Objectives of smart cities towards integration towards sustainable development
Several experiences of countries have been able in recent years to transform into smart cities, by developing means of controlling traffic and parking, rehabilitating waste collection methods and managing landfills, and reducing energy consumption. Several countries have also created completely new smart cities that provide from the beginning all friendly standards. Building environment, relying on clean energy, and introducing modern technologies in all aspects of life.
How did the idea of these smart cities come about? Will the experiment also work in developing countries? What are the justifications for building these cities despite their high cost? Does it actually achieve its desired goals and contribute to rapid sustainable growth?

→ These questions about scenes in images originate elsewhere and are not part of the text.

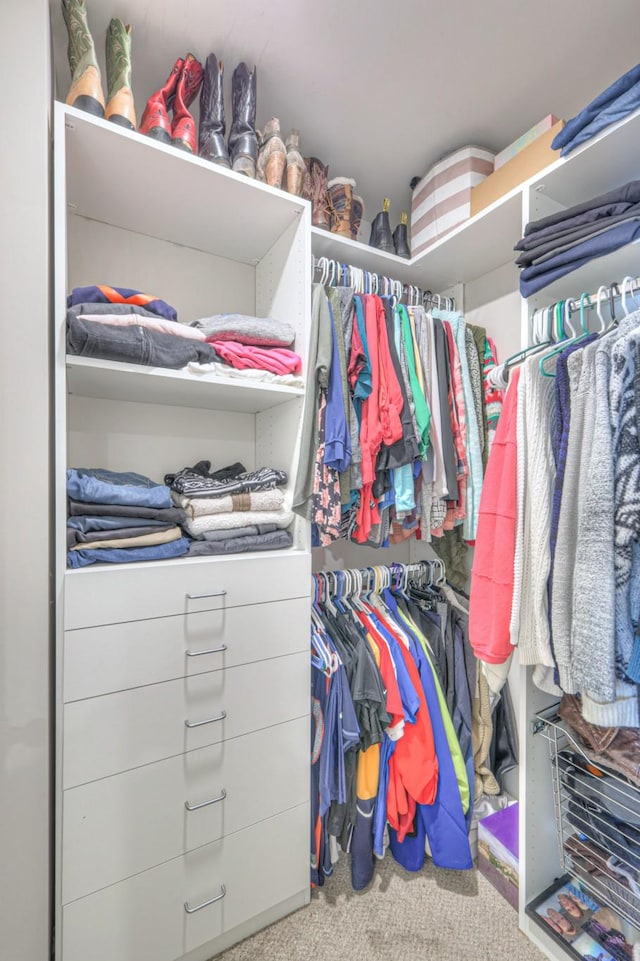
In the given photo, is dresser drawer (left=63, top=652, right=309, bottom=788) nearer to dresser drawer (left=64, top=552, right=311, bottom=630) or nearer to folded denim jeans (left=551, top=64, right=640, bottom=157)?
dresser drawer (left=64, top=552, right=311, bottom=630)

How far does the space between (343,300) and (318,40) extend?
2.22 ft

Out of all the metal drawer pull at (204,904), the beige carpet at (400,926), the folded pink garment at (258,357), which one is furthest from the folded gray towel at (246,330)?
the beige carpet at (400,926)

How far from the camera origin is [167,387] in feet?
3.99

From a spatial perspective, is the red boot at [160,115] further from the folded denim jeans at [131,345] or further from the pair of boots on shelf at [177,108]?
the folded denim jeans at [131,345]

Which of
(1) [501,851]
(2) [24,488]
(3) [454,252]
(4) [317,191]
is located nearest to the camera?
(2) [24,488]

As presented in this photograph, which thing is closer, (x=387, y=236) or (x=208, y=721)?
(x=208, y=721)

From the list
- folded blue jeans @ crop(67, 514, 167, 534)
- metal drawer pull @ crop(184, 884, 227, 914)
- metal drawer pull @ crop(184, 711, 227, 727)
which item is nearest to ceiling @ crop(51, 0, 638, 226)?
folded blue jeans @ crop(67, 514, 167, 534)

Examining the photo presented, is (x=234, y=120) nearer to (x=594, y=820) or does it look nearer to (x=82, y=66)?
(x=82, y=66)

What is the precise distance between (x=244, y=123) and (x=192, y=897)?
2.14m

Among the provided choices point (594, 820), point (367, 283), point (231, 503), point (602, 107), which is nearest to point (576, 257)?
point (602, 107)

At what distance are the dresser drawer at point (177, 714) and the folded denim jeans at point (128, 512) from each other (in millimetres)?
Answer: 416

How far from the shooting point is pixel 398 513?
4.44 feet

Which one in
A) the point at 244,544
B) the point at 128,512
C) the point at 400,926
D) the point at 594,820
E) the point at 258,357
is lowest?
the point at 400,926

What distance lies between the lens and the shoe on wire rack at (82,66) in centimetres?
101
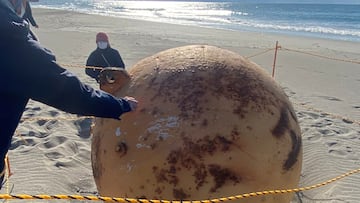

There is no dispute that the problem of environmental degradation is the greatest challenge facing the planet at the present time and in the coming years. It is an existential challenge for humanity, and urgent action must be taken to stop the bleeding. Thus, interest in smart cities as one of the sustainable solutions to the problem of climate change is no longer a luxury or just an improvement. For the quality of life, it is an imperative, especially if we recall that more than half of the world’s population currently lives in urban areas. These smart, digital or ecological cities also provide services that depend mainly on the infrastructure of information and communication technology, and this advanced structure helps in managing services The city has public lighting, water and sewage networks, safety and security, and the fight against crime. Residents of these cities can easily access most of the services through the Internet, which enables them to contact the various institutions and bodies in their city, and spend their interests electronically.

SAKHRI Mohamed
SAKHRI Mohamed

I hold a bachelor's degree in political science and international relations as well as a Master's degree in international security studies, alongside a passion for web development. During my studies, I gained a strong understanding of key political concepts, theories in international relations, security and strategic studies, as well as the tools and research methods used in these fields.